I need to leave you because I too am a bad man. This was knowledge I pushed away from my heart before, mostly with books, but I can’t push it away any longer and I will not risk infecting you more than I already have.
Go to Bucky, but don’t stay with Bucky. He cares for you, he will be kind to you, but he is also a bad man. He will help you start a new life as Elizabeth Anderson, if that is what you want. There is money in the account of a man named Edward Woodley, and if Nick comes through there will be more. There is also money in the Bank of Bimini, in the name of James Lincoln. Bucky has both passwords and all the account information. He will give you advice on how to manage the flow into your own account and put you in touch with a tax advisor. That part is very important, because money that can’t be accounted for is a trapdoor that can open under your feet when you least expect it. Some of the money is for Bucky. The rest is yours, for school and for a start in life as a fine independent woman. Which is what you are, Alice, and what you will be.
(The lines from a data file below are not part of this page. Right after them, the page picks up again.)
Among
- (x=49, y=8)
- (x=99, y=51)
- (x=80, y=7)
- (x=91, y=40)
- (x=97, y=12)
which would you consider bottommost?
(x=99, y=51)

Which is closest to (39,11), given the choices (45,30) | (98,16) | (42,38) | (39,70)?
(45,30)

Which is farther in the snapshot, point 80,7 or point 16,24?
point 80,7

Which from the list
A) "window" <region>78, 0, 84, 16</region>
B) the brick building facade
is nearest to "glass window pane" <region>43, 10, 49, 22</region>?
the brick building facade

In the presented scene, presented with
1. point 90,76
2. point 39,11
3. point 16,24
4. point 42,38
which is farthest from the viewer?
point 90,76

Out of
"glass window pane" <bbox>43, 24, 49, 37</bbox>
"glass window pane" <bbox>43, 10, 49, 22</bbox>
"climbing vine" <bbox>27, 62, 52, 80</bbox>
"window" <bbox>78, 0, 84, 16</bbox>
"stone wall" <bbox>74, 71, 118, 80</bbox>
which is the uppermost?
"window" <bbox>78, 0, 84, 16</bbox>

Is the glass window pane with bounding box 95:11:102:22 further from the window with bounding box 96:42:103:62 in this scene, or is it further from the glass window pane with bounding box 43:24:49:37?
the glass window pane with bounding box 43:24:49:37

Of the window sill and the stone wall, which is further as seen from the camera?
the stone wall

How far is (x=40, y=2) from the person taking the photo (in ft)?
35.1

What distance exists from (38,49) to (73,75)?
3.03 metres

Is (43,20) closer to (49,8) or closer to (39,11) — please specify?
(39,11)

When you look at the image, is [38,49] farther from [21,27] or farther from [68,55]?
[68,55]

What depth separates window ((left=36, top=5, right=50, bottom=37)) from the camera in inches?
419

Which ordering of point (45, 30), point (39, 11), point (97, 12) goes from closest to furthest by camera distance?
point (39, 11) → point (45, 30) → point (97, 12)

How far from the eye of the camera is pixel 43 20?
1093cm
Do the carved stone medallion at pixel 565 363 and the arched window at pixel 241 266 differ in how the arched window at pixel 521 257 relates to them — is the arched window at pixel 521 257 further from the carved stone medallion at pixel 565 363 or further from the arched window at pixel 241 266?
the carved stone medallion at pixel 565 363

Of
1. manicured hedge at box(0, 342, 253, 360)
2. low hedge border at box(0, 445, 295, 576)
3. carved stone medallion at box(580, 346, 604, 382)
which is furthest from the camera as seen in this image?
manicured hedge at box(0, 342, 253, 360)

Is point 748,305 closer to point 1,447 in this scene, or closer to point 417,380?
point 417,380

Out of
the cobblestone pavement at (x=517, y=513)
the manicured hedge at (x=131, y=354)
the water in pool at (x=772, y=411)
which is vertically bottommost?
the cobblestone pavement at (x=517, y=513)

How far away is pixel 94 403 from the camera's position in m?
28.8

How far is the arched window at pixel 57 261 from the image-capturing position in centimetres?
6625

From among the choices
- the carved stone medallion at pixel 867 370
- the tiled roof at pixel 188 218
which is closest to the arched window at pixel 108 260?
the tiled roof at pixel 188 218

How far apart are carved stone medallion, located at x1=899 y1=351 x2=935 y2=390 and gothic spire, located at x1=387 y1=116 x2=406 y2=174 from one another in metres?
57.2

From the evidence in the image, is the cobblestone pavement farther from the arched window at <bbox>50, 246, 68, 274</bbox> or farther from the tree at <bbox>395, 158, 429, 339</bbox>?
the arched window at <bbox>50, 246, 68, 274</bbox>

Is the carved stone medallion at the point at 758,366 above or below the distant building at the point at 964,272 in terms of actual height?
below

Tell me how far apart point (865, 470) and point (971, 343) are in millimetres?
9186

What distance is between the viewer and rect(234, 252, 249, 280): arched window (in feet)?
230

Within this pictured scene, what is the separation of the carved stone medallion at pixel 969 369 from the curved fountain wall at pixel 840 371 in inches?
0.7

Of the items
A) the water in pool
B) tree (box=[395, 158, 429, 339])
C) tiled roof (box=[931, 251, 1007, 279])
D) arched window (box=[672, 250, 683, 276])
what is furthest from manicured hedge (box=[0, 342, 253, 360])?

Stay in the mountains if you want to. Boulder is nice. So is Greeley and Fort Collins and Estes Park. Enjoy your life. At some point, perhaps when you are in your forties and I’m in my sixties, you may get a call from me. We can go out for a drink. Make that two drinks! You can toast Daphne and I’ll toast Walter.
I have come to love you, Alice. So very much. If you love me as you have said, then bring that love into the world as a real thing by living a fine and useful life.
Yours,
Billy
PS: I’m taking my laptop – it’s an old friend – but leaving the thumb drive with my story on it. It’s in my room, along with the keys to the SUV. The story ends when we left for Montauk Point, but perhaps you could finish it. Certainly you must be very familiar with my style by now! Do with it as you will, just leave the Dalton Smith name out of it. And yours.
I folded the note around the key to my room, printed her name on it, and pushed it under her door. Goodbye, Alice.
I slung my laptop over my right shoulder, picked up my suitcase in my right hand, and left by the side door. Half a mile down the road I stopped to rest, and to do one other thing. I opened the suitcase and took out the two guns – my Glock and the ACP Marge had shot me with. I unloaded them and threw them as far as I could. The bullets would go into one of the trashcans at the truck stop.
With that taken care of, I started walking toward the lights and the big trucks and the rest of my life. Maybe even toward some kind of atonement, if that’s not too much to ask for. Probably it is.